By Ahval

Turkish President Recep Tayyip Erdoğan’s threat to shut down two bases in Turkey if the U.S. Congress approves a sanctions bill does not indicate a willingness to cut ties with NATO, but a strategy to use the alliance as leverage against Washington, Bloomberg said.

U.S. Defense Secretary Mark Esper has said that closing İncirlik and Kürecik airbases would make Turkey’s commitment to the alliance questionable. That has reignited discussions that Turkey poses a long-term risk for NATO, only weeks after a summit in London where all sides brushed problems under the carpet, Bloomberg said on Thursday.

The U.S. Senate on Tuesday passed the 2020 defence bill, which calls for the suspension of Turkey from the programme to build F-35 stealth fighters and to halt the delivery of 100 of the fifth generation jets over Ankara’s decision to acquire Russian S-400 missile systems. But Turkey may face harsher sanctions in the coming days as another bill approved by the Senate’s Foreign Relations Committee stipulates measures to be imposed under an act that targets entities doing business with Russia.

The Turkish threat “does not appear to indicate any willingness on Erdoğan’s part to break with NATO, but rather to use the alliance as leverage in a bilateral dispute with Washington,” Bloomberg said.

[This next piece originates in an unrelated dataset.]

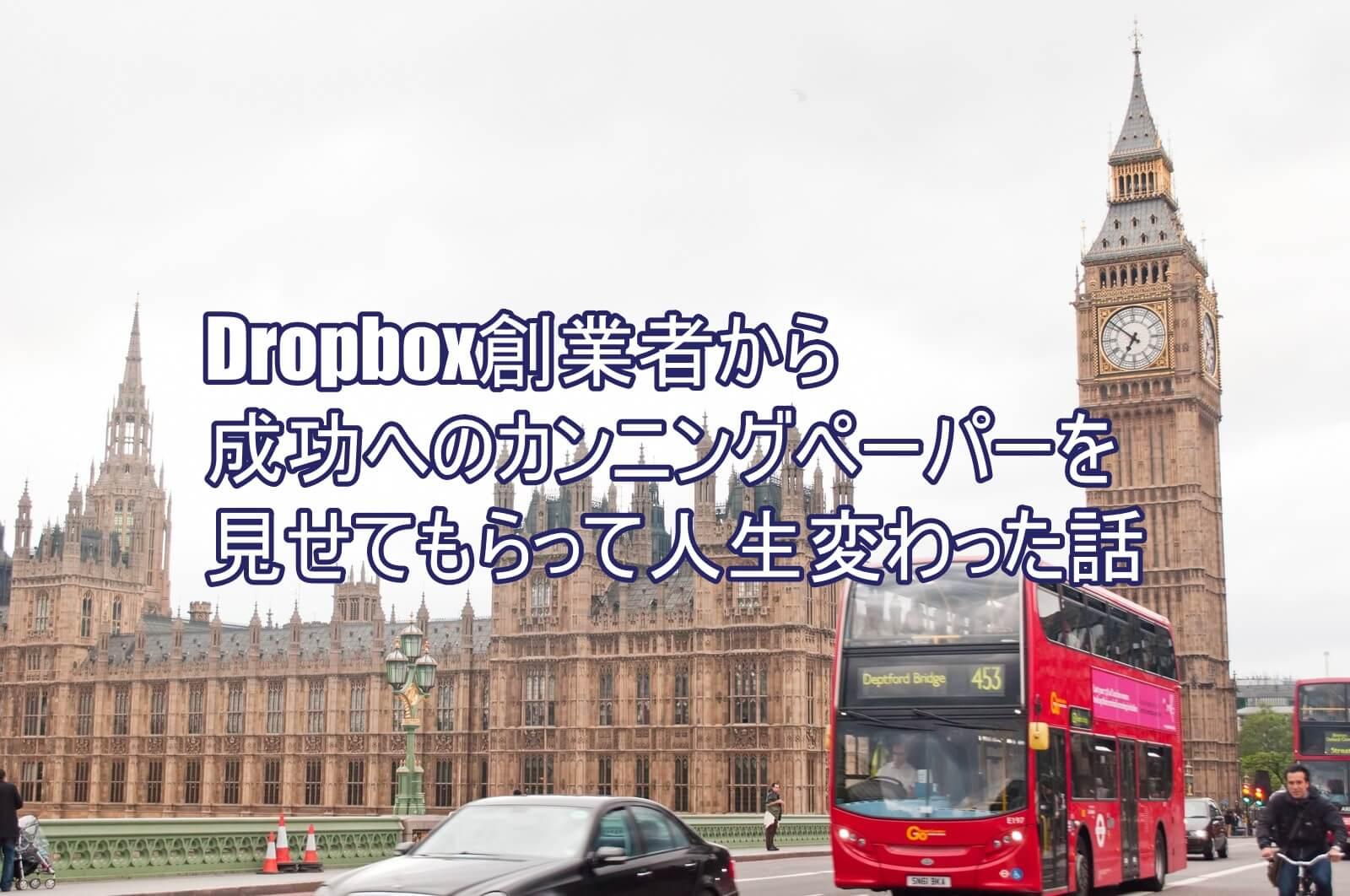 Dropbox創業者から成功へのカンニングペーパーを見せてもらって人生変わった話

Neither İncirlik, nor Kürecik airbase are NATO facilities, they are Turkish-controlled bases that the U.S. has an agreement to use, subject to mission-specific permissions from the Turkish parliament, Bloomberg said.

Incirlik now merely acts as a depot for U.S. tactical nuclear weapons and a transfer hub for deployments to Afghanistan, according to Aaron Stein, director of the Middle East programme at the Foreign Policy Research Institute in Washington. But closing Kürecik, which hosts a U.S.-operated, but NATO-critical radar installation, may have more practical implications because of its strategic location, Bloomberg said.

What is more important than either base, according to Stein, is the “hardening assessment that while Turkey’s military ties to the United States and NATO are desirable, they are no longer essential.”